MG est considérée comme la marque britannique de roadsters par excellence et pour cause : elle fut la première à populariser ce type de carrosserie sportive et découverte, plébiscitée par les soldats américains stationnés en Grande-Bretagne durant la Seconde Guerre mondiale. L’Hôtel des Ventes de Cergy- Pontoise proposera le 4 juin une rarissime PA à compresseur de 1935, entièrement restaurée en 2012 et dotée d’un moteur refait en 2024 (30 000 euros). Elle sera accompagnée de deux exemplaires du dernier modèle à ailes séparées de la lignée, la TF. Un modèle en immatriculation étrangère de 1954 représente une opportunité grâce à ses frais de vente judiciaire réduits à 14,28 % et à son estimation particulièrement attractive de 8 000 euros, malgré un bel état de présentation. En conduite à gauche et en immatriculation française, l’autre modèle de 1955, en excellent état de fonctionnement, est lui estimé 20 000 euros.
Rares Singer et Bentley
A la même époque, MG n’était pas seule à produire ce genre de sportive, la petite marque Singer proposant la 4D, considérée par certains amateurs comme plus évoluée que la MG TF. En conduite à droite et accompagné de ses papiers étrangers, l’un de ces rares modèles, datant de 1955, sera proposé aux enchères avec une estimation attractive de 4 000 euros.
Autre anglaise peu courante, une Bentley « Derby » de 1935 à moteur 6 cylindres, étroitement dérivée de la Rolls-Royce 20/25, figure également au catalogue. Cette berline est dotée de l’élégante carrosserie Park Ward, et bénéficie d’une restauration ancienne. Sa carte grise est étrangère, de quoi justifier son estimation très attractive située entre 30 000 et 40 000 euros.
Simca Marly et Citroën C6 peu kilométrée
Du côté des Françaises, on remarque un rare break Simca Marly de 1958 : l’unique break français à moteur V8 de l’histoire. Bénéficiant d’une restauration ancienne, il se présente en bon état de carrosserie et d’intérieur mais son moteur et ses freins sont bloqués : un moindre mal sur ce type de modèle (9 000 euros).

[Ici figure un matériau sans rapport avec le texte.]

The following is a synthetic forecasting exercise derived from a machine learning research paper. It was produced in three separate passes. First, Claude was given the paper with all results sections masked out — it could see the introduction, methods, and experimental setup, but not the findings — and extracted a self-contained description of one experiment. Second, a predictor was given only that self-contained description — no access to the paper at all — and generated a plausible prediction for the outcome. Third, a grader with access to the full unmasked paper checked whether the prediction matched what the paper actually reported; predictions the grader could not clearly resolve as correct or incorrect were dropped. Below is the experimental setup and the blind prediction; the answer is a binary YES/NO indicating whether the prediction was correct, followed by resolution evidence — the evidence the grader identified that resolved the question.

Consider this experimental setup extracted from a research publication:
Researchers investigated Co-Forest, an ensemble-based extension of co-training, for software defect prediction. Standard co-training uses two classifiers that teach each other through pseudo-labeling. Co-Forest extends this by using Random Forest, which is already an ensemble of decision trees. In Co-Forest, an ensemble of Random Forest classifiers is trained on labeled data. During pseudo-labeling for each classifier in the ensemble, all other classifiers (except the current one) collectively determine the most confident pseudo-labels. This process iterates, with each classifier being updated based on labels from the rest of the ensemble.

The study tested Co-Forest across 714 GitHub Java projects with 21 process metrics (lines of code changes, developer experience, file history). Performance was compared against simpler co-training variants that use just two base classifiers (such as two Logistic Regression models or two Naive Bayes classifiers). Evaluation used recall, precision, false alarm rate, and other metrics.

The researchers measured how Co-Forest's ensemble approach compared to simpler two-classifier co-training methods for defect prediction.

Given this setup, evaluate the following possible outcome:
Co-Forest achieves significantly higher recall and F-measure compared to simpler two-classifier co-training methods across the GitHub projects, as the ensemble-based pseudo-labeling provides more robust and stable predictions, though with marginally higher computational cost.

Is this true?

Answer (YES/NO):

Dernière véritable héritière de la DS, la Citroën C6 sera représentée par deux exemplaires, dont un modèle 3.0 diesel de 2012 comptant seulement 63 454 km (8 000 – 11 000 euros). Enfin, l’une des dernières Panhard, une 24 CT de 1966, se distingue par son excellent état de présentation grâce à une peinture relativement récente (3 500 – 5 500 euros).